## CONSIGNES DE TRAVAIL
Recopiez ligne par ligne, sans rien modifier, l'ensemble des enregistrements ci-dessous.

## INFORMATIONS FOURNIES
----------------------------------------

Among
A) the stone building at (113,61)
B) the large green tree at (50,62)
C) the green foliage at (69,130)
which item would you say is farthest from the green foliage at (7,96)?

----------------------------------------

## RÉPONSE À L'EXERCICE
Among
A) the stone building at (113,61)
B) the large green tree at (50,62)
C) the green foliage at (69,130)
which item would you say is farthest from the green foliage at (7,96)?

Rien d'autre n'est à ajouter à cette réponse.